Selected excerpt:
This is a fixed-text formatted version of a Jupyter notebook
Source files: astro_dark_matter.ipynb | astro_dark_matter.py
Environment: env.yml
Dark matter spatial and spectral models
Introduction
Gammapy has some convenience methods for dark matter analyses in ~gammapy.astro.darkmatter. These include J-Factor computation and calculation the expected gamma flux for a number of annihilation channels. They are presented in this notebook.
The basic concepts of indirect dark matter searches, however, are not explained. So this is aimed at people who already know what the want to do. A good introduction to indirect dark matter searches is given for example in https://arxiv.org/pdf/1012.4515.pdf (Chapter 1 and 5)
Setup
As always, we start with some setup for the notebook, and with imports.
[1]:
from gammapy.astro.darkmatter import (
profiles,
JFactory,
PrimaryFlux,
DarkMatterAnnihilationSpectralModel,
)
from gammapy.maps import WcsGeom, WcsNDMap
from astropy.coordinates import SkyCoord
from matplotlib.colors import LogNorm
from regions import CircleSkyRegion
import astropy.units as u
import numpy as np
[2]:
%matplotlib inline
import matplotlib.pyplot as plt
import warnings
warnings.filterwarnings("ignore")
Profiles
The following dark matter profiles are currently implemented. Each model can be scaled to a given density at a certain distance. These parameters are controlled by profiles.DMProfile.LOCAL_DENSITY and profiles.DMProfile.DISTANCE_GC
[3]:
profiles.DMProfile.__subclasses__()
[3]:
[gammapy.astro.darkmatter.profiles.NFWProfile,
gammapy.astro.darkmatter.profiles.EinastoProfile,
gammapy.astro.darkmatter.profiles.IsothermalProfile,
gammapy.astro.darkmatter.profiles.BurkertProfile,
gammapy.astro.darkmatter.profiles.MooreProfile]
[4]:
for profile in profiles.DMProfile.__subclasses__():
p = profile()
p.scale_to_local_density()
radii = np.logspace(-3, 2, 100) * u.kpc
plt.plot(radii, p(radii), label=p.__class__.__name__)
plt.loglog()
plt.axvline(8.5, linestyle="dashed", color="black", label="local density")
plt.legend()
print("LOCAL_DENSITY:", profiles.DMProfile.LOCAL_DENSITY)
print("DISTANCE_GC:", profiles.DMProfile.DISTANCE_GC)
LOCAL_DENSITY: 0.3 GeV / cm3
DISTANCE_GC: 8.33 kpc
J Factors
There are utilities to compute J-Factor maps can can serve as a basis to compute J-Factors for certain regions. In the following we compute a J-Factor map for the Galactic Centre region
[5]:
profile = profiles.NFWProfile()

Material:

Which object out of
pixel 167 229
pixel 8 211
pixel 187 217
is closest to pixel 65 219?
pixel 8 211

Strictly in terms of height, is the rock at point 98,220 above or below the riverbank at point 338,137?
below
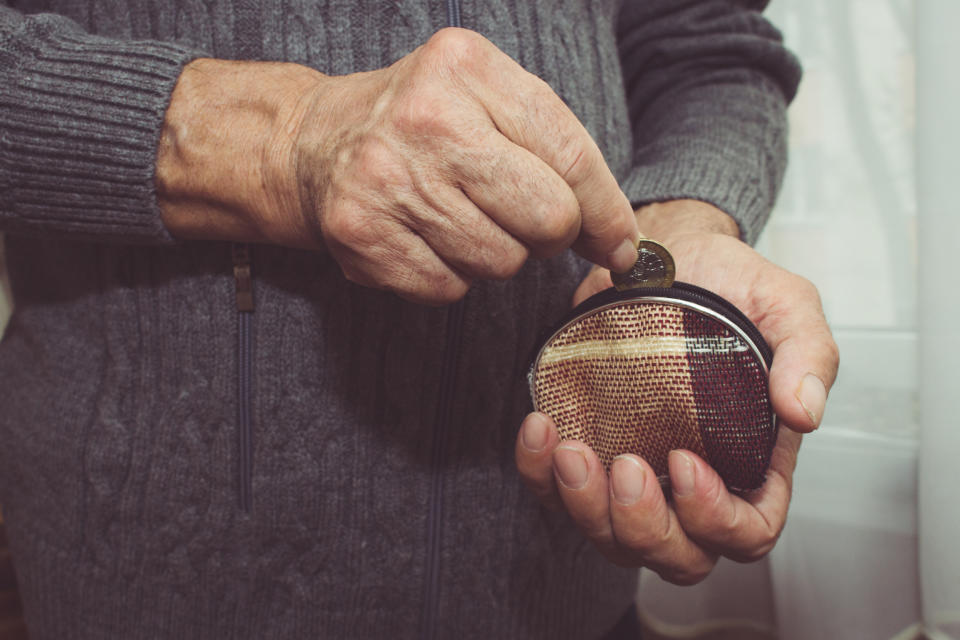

What you need to do:
Please answer these about the dark matter notebook above:
(a) Which chapters of the linked arXiv paper does it recommend as an introduction to indirect dark matter searches?
(b) What value is printed for DISTANCE_GC?
(c) For which region is the J-Factor map computed?

Problem solution:
(a) Chapter 1 and 5
(b) 8.33 kpc
(c) The Galactic Centre region